▶ [Task to complete]
Below are records; transcribe only the line with "How much intervening" and those after it, through the last line, without any change.
──────── Data for processing
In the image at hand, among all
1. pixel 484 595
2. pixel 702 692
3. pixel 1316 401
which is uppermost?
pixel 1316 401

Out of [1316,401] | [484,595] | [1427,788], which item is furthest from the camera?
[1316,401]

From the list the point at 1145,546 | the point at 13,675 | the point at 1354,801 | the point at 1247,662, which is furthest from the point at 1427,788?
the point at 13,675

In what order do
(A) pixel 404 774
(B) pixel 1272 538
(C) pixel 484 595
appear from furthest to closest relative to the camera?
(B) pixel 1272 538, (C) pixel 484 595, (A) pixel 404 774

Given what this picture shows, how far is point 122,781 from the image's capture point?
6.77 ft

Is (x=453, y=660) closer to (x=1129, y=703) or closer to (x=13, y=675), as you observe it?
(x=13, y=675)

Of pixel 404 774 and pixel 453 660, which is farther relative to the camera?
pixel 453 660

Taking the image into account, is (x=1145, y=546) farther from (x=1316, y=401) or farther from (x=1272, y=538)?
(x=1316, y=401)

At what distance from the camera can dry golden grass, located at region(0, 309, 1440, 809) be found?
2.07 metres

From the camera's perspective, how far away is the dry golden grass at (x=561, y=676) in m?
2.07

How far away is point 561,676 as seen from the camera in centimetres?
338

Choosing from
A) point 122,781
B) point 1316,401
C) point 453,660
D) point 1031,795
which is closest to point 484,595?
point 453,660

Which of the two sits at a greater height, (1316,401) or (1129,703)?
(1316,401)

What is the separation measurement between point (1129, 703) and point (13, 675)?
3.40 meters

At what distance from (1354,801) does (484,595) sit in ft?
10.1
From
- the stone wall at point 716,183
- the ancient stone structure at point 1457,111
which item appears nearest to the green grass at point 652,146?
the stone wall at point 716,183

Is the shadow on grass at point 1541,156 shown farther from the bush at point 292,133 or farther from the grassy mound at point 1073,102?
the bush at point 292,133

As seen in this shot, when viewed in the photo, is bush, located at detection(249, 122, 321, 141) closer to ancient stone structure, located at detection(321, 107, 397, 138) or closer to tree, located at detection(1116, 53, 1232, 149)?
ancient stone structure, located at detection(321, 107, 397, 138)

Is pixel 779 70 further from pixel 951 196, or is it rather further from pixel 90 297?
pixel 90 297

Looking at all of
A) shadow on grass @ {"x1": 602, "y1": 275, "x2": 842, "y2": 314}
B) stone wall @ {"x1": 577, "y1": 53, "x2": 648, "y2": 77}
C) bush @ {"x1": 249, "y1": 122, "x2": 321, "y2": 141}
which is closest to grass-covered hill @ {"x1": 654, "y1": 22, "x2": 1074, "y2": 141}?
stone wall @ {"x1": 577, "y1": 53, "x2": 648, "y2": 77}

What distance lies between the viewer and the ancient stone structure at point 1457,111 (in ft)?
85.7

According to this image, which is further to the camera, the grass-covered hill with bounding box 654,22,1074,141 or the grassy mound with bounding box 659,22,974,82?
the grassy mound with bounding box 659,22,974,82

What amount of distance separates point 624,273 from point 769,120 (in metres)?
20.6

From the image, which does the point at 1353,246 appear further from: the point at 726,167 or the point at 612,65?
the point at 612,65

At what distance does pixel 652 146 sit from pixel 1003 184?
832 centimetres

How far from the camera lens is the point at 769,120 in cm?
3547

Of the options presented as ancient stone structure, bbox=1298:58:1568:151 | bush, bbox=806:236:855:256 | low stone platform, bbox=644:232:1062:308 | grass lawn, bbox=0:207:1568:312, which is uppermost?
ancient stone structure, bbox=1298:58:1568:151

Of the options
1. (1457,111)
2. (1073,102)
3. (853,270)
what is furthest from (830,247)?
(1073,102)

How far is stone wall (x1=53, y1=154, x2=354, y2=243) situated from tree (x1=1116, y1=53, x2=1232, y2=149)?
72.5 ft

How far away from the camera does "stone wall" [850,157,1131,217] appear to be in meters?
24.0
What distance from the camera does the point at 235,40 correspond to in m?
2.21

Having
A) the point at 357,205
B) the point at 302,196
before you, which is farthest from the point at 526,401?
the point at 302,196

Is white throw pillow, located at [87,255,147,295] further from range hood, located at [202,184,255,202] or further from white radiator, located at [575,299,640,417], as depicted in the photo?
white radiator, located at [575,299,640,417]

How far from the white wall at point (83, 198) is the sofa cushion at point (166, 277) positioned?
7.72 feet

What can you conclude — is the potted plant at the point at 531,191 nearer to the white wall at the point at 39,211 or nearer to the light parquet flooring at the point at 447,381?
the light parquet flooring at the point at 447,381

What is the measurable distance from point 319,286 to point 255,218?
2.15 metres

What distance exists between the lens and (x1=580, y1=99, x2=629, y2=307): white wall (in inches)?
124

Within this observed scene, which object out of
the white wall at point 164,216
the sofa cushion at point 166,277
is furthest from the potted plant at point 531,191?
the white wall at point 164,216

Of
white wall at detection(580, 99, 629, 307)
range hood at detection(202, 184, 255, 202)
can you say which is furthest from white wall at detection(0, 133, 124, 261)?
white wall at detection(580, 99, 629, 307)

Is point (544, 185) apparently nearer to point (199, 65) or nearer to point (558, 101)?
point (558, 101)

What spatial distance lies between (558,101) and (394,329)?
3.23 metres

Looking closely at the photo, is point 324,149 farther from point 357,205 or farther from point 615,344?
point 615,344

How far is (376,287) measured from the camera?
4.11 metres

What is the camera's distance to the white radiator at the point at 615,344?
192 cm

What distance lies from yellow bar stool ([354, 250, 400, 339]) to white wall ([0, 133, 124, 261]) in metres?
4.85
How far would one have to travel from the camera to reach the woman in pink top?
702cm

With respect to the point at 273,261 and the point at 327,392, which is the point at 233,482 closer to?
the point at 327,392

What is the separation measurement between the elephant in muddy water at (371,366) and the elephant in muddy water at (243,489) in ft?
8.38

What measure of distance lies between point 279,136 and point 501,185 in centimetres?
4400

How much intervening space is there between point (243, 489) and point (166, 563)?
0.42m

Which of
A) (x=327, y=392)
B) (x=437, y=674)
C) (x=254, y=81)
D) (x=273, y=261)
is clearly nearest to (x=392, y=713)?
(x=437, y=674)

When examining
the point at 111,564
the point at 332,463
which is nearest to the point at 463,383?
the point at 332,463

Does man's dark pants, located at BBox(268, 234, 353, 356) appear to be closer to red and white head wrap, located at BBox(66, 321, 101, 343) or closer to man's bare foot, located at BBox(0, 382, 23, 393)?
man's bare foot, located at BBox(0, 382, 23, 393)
────────────────
▶ [The result]
How much intervening space is there between point (243, 489) and point (166, 563)?
0.42m

Which of
A) (x=327, y=392)
B) (x=437, y=674)
C) (x=254, y=81)
D) (x=273, y=261)
is clearly nearest to (x=392, y=713)?
(x=437, y=674)

When examining
the point at 111,564
the point at 332,463
which is nearest to the point at 463,383?
the point at 332,463

Does man's dark pants, located at BBox(268, 234, 353, 356) appear to be closer to red and white head wrap, located at BBox(66, 321, 101, 343) or closer to man's bare foot, located at BBox(0, 382, 23, 393)?
man's bare foot, located at BBox(0, 382, 23, 393)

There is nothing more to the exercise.